━━ Source passage ━━
Thus in the sense or receive period, a determination is made as to
whether the presence of the pointing device 126 is detected or not.
FIG. 6d represents the signal on line 182, being the signal
received in a sense phase.
[0091] In an example implementation, a 125 KHz signal is provided
as the drive signal, and the drive period is maintained for 100
cycles (80 uS). This of course is implementation-dependent, and one
skilled in the art will appreciate that alternative implementations
will be used according to system requirements. For example, using a
916 MHz back-scatter system for driving the excitation signal may
increase the range of operation over which the pointing device can
be detected. Thus an excitation technique--and an excitation
frequency--may be chosen in accordance with a desired range over
which the pointing device is to be excited and sensed. An increase
in the range allows an increase in the surface area of the
interactive surface.
[0092] The excitation signal, and the excitation period, may also
be dependent upon the Q characteristics of the tuned circuit of the
pointing device, and the response time desired at the receiver. The
described example illustrated with reference to FIG. 6 assumes a
simple halfwave rectification solution.
[0093] If during the period of excitation the pointing device with
tuned circuit is present, and only light pressure is applied such
that the pressure switch is open and the tuned circuit active, the
energy from the coil 150 will inductively couple with the inductor
222 of the pointing device. The inductor 222 and the capacitor 226
of the tuned circuit will then resonant at substantially the same
frequency as the drive signal (preferably 125 KHz).
[0094] After the excitation period, in the sense or receive period,
the tuned circuit of the pointing device will radiate stored
energy, which inductively couples to the coil 150 to provide a
signal on line 182 as illustrated in FIG. 6d between time positions
t1 and t2. This signal is provided as the input to the amplifier
164.
[0095] It should be noted that although there is described herein a
drive and sense operation using a single loop, in alternative
arrangements two loop coils (preferably each with multiple turns)
may be provided, one for driving and one for sensing, with the
drive coil being permanently excited. This will avoid the need to
provide the switch 185 to switch the loop 150 between a drive phase
and a sense phase.
[0096] The signal detector on the loop 150 in sense mode, as
illustrated in FIG. 6d between time positions t1 and t2 when the
tuned circuit is not short-circuited, may be detected in a number
of ways. In FIG. 5 there is shown a simple implementation in which
the received signal is amplified by the amplifier 164, rectified by
the diode 160, and then used to charge the capacitor 168 acting as
a storage capacitor. This is a simple amplitude modulation (AM)
━━━
[Aim]
In the passage on detecting the pointing device, for how many cycles is the drive period maintained in the example implementation? The lines after this passage play no part here.
━━ Material provided ━━
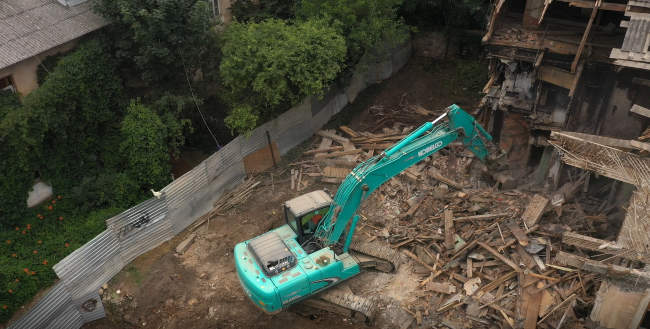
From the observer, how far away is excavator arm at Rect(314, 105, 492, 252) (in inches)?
565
━━━
[Written response]
100 cycles (80 uS).